The most recent, Kasim Cakmak, a 37-year-old schizophrenic, died May 11 in Edmonton.

The spray isn't lethal on its own. However, the intense irritation caused by pepper spray can aggravate conditions like asthma.

It was with that in mind that I decided to take a blast in my own face.

The fact that more than half a dozen Mounties showed up to watch the proceedings probably should have been an indicator that there would be some entertainment value in this.

"I want you to walk towards me, and I'm going to spray you right here," said Cpl. John Milner, pointing at a spot between his eyebrows.

Milner trains his colleagues in Yellowknife on the use of pepper spray.

"After I hit you, keep walking towards me to see how far you get."

Not very far, that's for sure. The spray is very oily, and the last thing I see is the droplets coming my way as I walk into them.My eyes immediately start to close and the burning is unlike anything I've ever felt before. I'd had my mouth slightly open, and I remember tasting something vaguely akin to a really potent hot pepper.

I might have advanced two steps towards Milner before I was completely disoriented. I remember stumbling, then standing up straight and grabbing at my face before I had a horrible moment of clarity.

"Don't touch your face, you idiot," I thought to myself, or else anything my hands touched would start to burn.

There's a scary moment where it feels like my throat is closing up, and I can't breathe. Right about then, someone grabs my arm and marches me over to an eye wash station at the detachment. "Hold your eyes open and stay under the water for about 15 minutes," a voice, presumably Milner's, tells me.

After a thorough dousing with cold water the pain is still almost unbearable. I can open my eyes, though.

Milner tells me to step outside and walk in whatever direction I can find a breeze. "I'll bring you a towel to pat your face dry," he adds.

"Thanks," I reply. It's probably the second dumbest thing I've said, thanking the guy who just gave me a face full of pepper spray.

The most inane thing I said that day was, "I was wondering if someone could pepper spray me today."

Two hours after the experience, my face was still burning. Later that night, I went out for drinks with friends. As the night wore on and the bar got warmer, the pores on my forehead opened up, making it feel like it was on fire. My hands were still burning two days after being sprayed.

Tear gas is nowhere near as brutal as pepper spray

I had thought being pepper sprayed wouldn't be all that bad.
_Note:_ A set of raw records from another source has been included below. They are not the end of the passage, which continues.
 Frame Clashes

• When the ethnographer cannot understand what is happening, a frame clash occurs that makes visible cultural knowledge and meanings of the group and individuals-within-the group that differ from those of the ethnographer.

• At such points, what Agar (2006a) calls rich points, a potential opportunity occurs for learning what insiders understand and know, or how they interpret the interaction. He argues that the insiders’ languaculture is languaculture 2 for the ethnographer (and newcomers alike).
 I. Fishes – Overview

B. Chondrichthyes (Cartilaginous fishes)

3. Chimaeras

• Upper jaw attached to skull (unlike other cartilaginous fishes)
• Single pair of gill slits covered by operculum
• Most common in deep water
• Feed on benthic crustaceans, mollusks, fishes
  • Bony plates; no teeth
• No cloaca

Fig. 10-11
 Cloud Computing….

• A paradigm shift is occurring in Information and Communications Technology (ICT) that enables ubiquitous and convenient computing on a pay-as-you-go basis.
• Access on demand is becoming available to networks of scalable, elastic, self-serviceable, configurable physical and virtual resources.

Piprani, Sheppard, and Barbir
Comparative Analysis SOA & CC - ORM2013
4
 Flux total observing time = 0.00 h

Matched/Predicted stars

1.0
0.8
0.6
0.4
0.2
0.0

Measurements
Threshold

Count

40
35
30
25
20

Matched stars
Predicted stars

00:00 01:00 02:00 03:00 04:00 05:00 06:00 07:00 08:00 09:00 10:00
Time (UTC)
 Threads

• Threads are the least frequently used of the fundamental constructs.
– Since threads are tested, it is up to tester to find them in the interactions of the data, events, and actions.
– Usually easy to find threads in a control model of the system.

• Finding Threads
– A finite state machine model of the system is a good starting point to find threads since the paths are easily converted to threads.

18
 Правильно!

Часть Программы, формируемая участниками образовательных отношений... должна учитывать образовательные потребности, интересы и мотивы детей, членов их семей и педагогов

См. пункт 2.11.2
I had been tear-gassed when I was in the military, and had expected it to be similar in intensity. Tear gas doesn't hold a canister to this stuff. There's very few times in my life where I've been in this much pain.

Amazingly, the spray is not always effective.

Milner says some people, especially those who are "severely intoxicated, or on drugs sometimes don't feel it."

As he's telling me this, I'm frantically trying to find a breeze to turn my face into. Tears and mucus are streaming down my face. It's a hit with the police, who don't laugh, but can't seem to conceal their grins.

As the show ends and the police start going back to their appointed tasks, one officer sympathetically says, "We've all been through it ourselves, so we're not laughing at you, we're laughing with you."

Another observer, not a police officer, looks straight at me and says, "That's fine for them. I'm laughing at you."